Shortly the primates of the provinces which constitute the Anglican Communion will meet in Dublin. One should say that some of the primates will meet. Quite a few will stay at home. They will do so to avoid sitting at the same table with the Primates of the American and Canadian churches.

Ireland is no stranger to religious division. It is somewhat appropriate that this meeting will assemble in that green, fair land, for which and in which intolerance and violence scarred the landscape for centuries. Irish divisions were both religious and cultural, two camps living in their own reactive world, neither representative of the aspirations of all the people or of the best ideals of their heritage and culture.

It seems extraordinary that such stark division  existed for so long in such a small island or that Ireland  still supports two nations.  These considerations should remind us that our own unhappy divisions are not merely “religious” or doctrinal. They are cultural and between cultures that rarely touch each other intimately and in which exist militant minorities who survive by stressing their own particularity.

Two factors complicate this scene. The US has the means to export its own culture and cultural assumptions in a manner rarely open to other cultures. Its movies, music, products, cultures flood the world. While it hasn’t embraced colonialism, the occupation of other cultures by conquest, followed by long periods of external rule, the US has inherited the mantle of particularity, the assumption that its more progressive, more civilized, more free, better governed than all other nations and cultures. American politicians advance such a claim in almost every public utterance. Now there is nothing intrinsically wrong with all this, and much is the inevitable result of being the dominant political power. It is also inevitable that other cultures will instinctively feel threatened or insecure.

It is therefore perhaps not a puzzle that the US church, representing as it does both a “religion” and a cultural context threatens other provinces particularly those which recently emerged from long periods of colonial rule. Note that those provinces which reflect western cultural experience have much less problem with some aspects of TEC cultural religion, although they may lament North American assertiveness.

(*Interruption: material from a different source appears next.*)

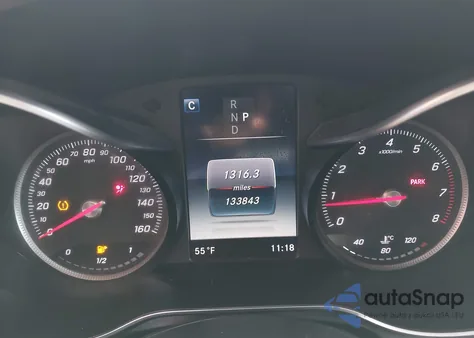 2017 Mercedes-Benz Glc 300 4Matic z USA, uszkodzony, nr VIN WDC0G4KB6HF132829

It is also a fact that the US church has also exported its cultural divisions. In portraying itself as a persecuted minority American separatists have managed to cloak their equally “particular” political convictions. There exists a convincing connection between American right-wing politics and Anglican separatists, a connection which includes subscription to the conviction that the US possesses a unique excellence among all other cultures. Ironically it is in such a context that the Left and the Right in TEC portray a degree of similarity.

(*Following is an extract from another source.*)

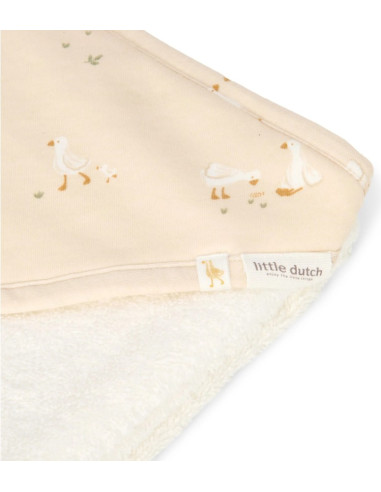Cape de bain 75x75cm Newborn Naturals...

The reluctance of the post-colonial primates to occupy the same space as their North American counterparts is not merely about doctrine. It is a mistake to brand the absentee primates as modern pharisees or fanatics. They fear that their culture, their tradition, their identity is threatened by a western and largely American culture. They hear and note comments which suggest just how backward and unenlightened they are. They note how they are described as theologically backward. In short in any conversation they are on the defensive, even if they enjoy numerical superiority..

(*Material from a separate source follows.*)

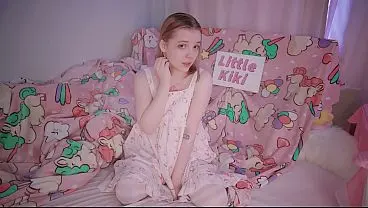 Teen Step Daughter Enjoys Intimate Moment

Traditionalists in the American church experience something of the same feelings. The militant assumption of cultural superiority of one section over another incites reaction and separatism. Until and unless the Communion comes to grips with the complexity of its own divisions, and TEC begins to demonstrate a deeper self-knowledge, a more empathetic approach to other provinces, we shall remain just where we are, a Communion rent asunder not just by doctrinal conflict but by culture wars. One hopes and prays that the primates who meet in Dublin will talk and pray together about the cultural realities which orchestrate our unhappy divisions and cling to our doctrinal and ethical assumptions. The Communion deserves and desperately needs to hear our leaders summoning us to self-sacrificial transformation, a crucifixion of that which demeans and a resurrection of that which makes all things new in Christ.